Since the sharp contraction of the economy due to COVID-19 in 2020, Tunisia’s growth has remained moderate. Following a rebound in 2021 (4.7%) and 2022 (2.8%), real growth stagnated at 0.2% in 2023, with a slight recovery to 1.6% in 2024. Drought, global financing uncertainties, and subdued demand have influenced the recovery. In the first half of 2025, GDP rose by 2.4% year-on-year, driven by agriculture, manufacturing, and domestic service demand improvements.

On the external front, Tunisia experienced positive developments in 2024. Tourism revenues increased by 8.3%, and remittances rose by 11.2%, helping to offset a 7.5% increase in the merchandise trade deficit. Consequently, the current account deficit narrowed from 2.3% to 1.9% of GDP.

Although the fiscal deficit eased to 6.3% of GDP in 2024, it remains higher than the 2019 level of 2.9%. Public debt increased from 67.8% of GDP in 2019 to 84.6% in 2024, with gross financing needs rising from 7.9% to 16.0%, primarily due to debt amortization.

Foreign Direct Investment (FDI) increased by 4.4% in 2024, covering only a fifth of the combined current account and public external debt obligations.
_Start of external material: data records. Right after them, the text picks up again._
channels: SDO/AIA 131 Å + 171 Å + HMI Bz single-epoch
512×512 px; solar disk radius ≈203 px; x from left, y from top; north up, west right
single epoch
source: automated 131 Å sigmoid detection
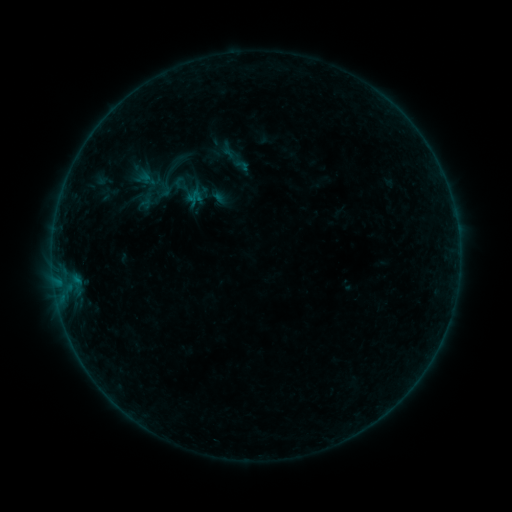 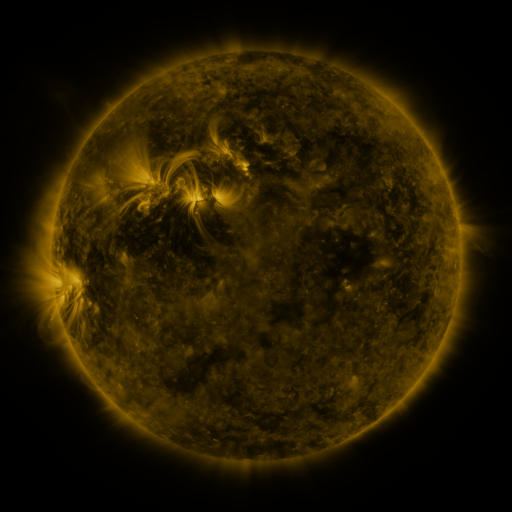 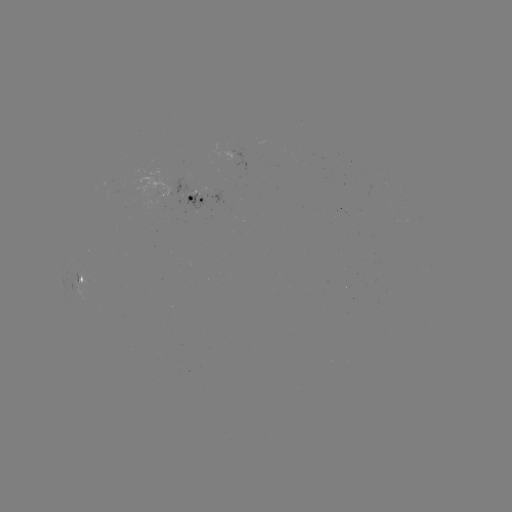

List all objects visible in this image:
sigmoid: (149, 179)
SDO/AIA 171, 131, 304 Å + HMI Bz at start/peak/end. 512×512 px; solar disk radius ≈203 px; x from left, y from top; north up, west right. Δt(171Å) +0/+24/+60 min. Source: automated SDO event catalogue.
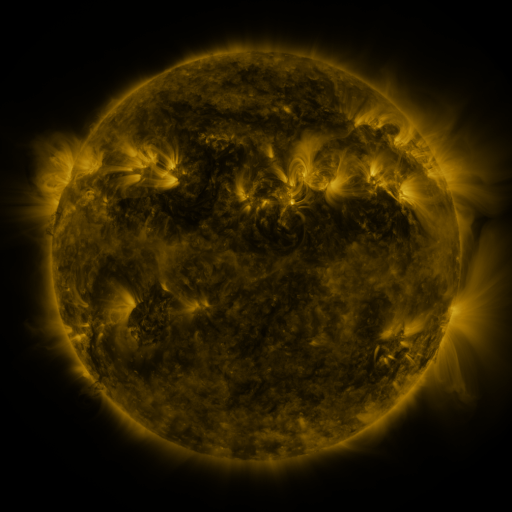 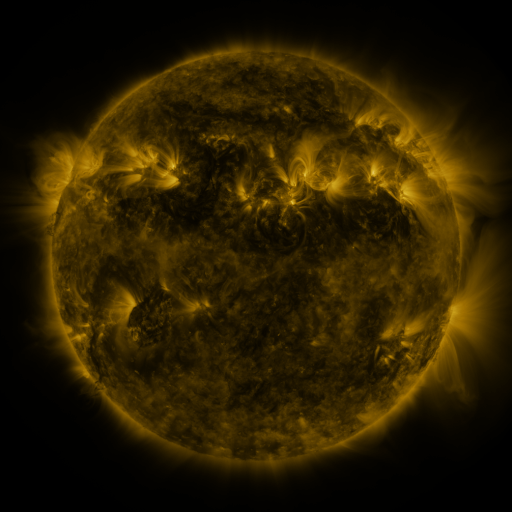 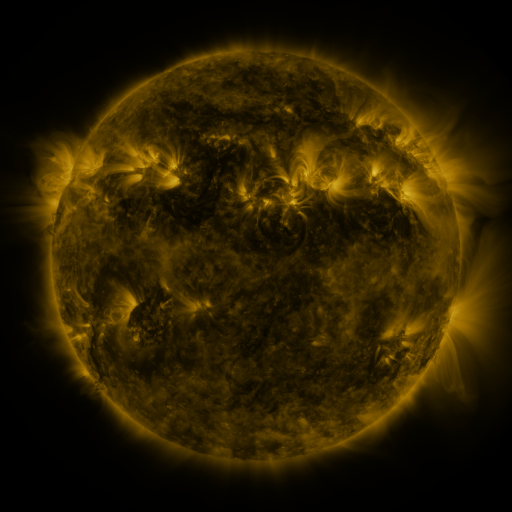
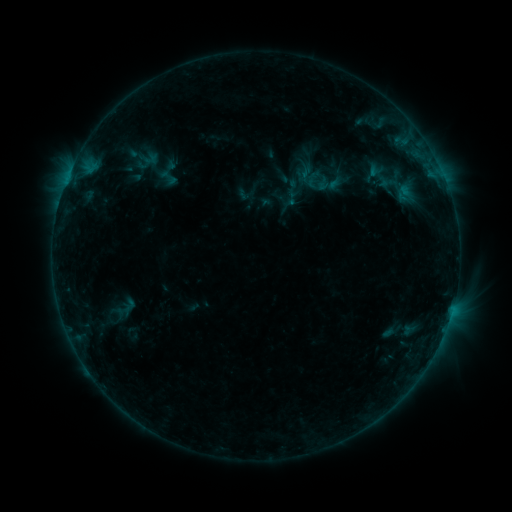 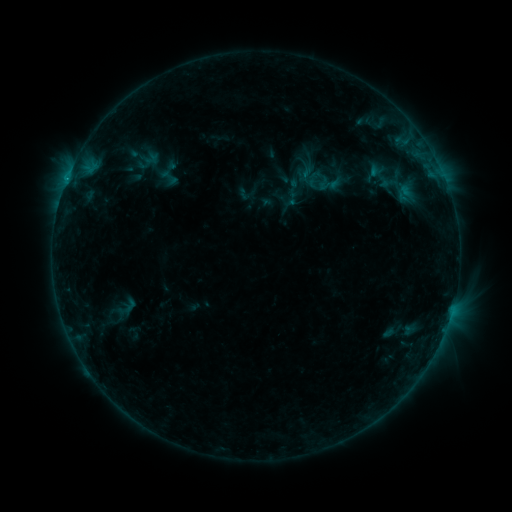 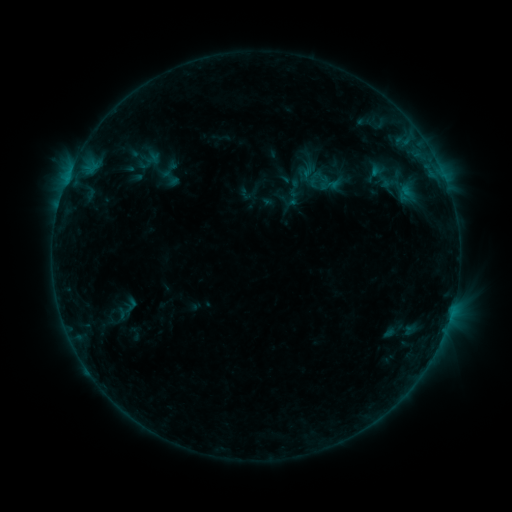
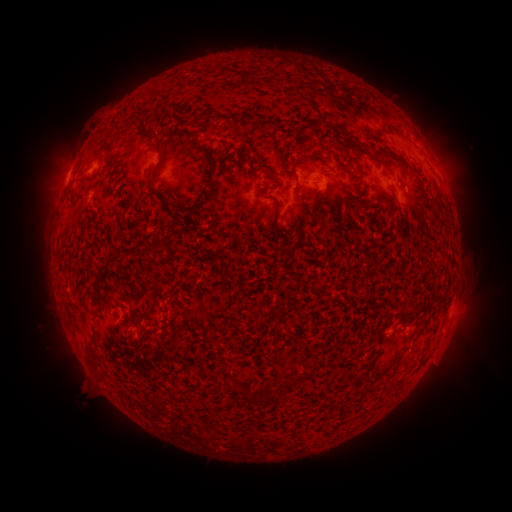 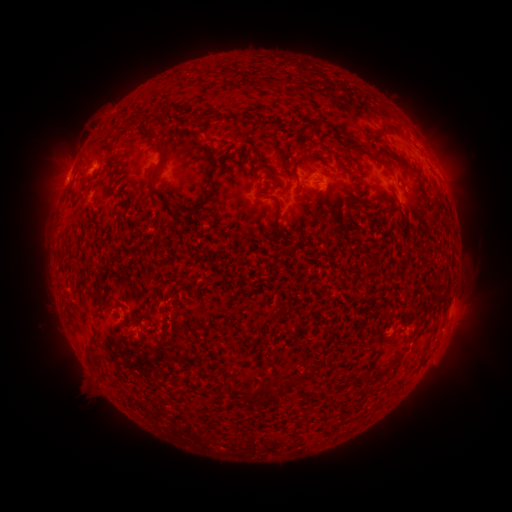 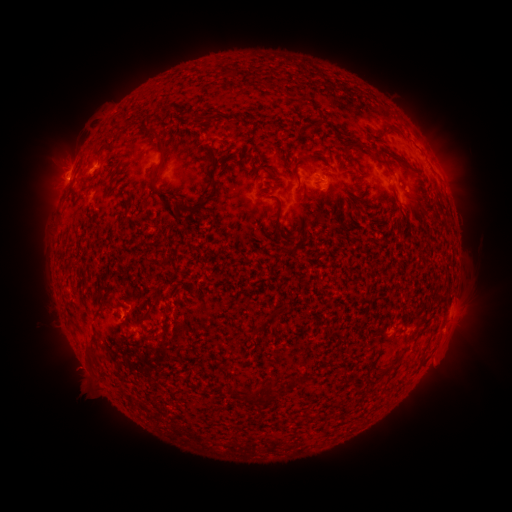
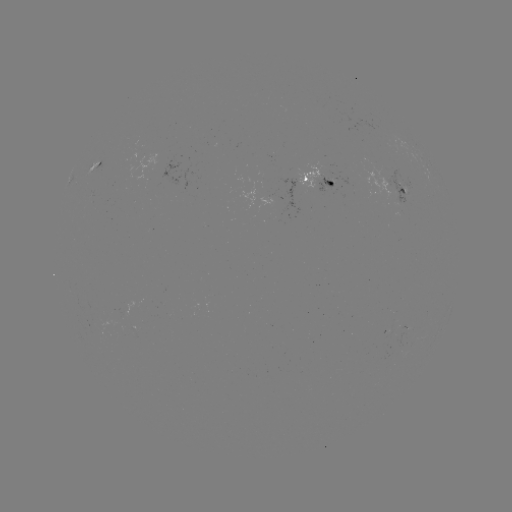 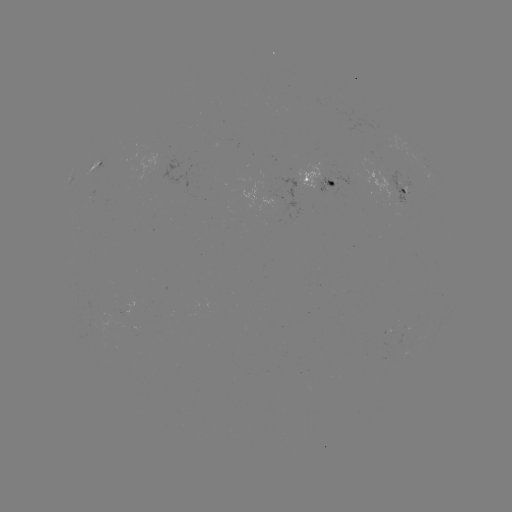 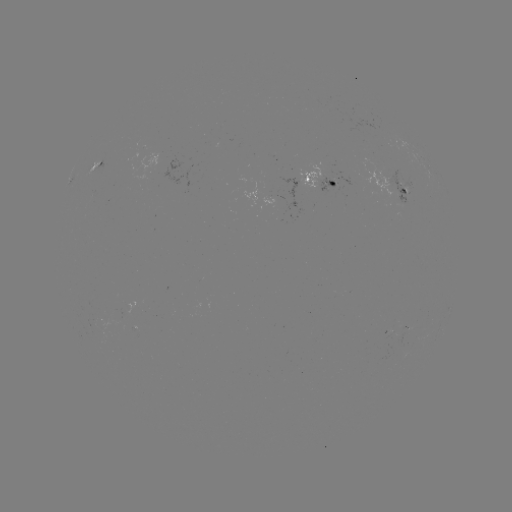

Authorities relied more on domestic sources, including a TND 7 billion (US$2.3 billion) loan from the Central Bank in 2024 and 2025, which covered about a quarter of the financing needs for 2024.

Inflation has moderated, decreasing from 10.4% in February 2023 to 5.3% in July 2025, aided by easing global prices, lower demand, and a high policy interest rate.

The unemployment rate declined slightly to 15.3% in Q2 2025 (down from 15.8% in 2023), while labor force participation remains about 1.2 percentage points below pre-COVID levels.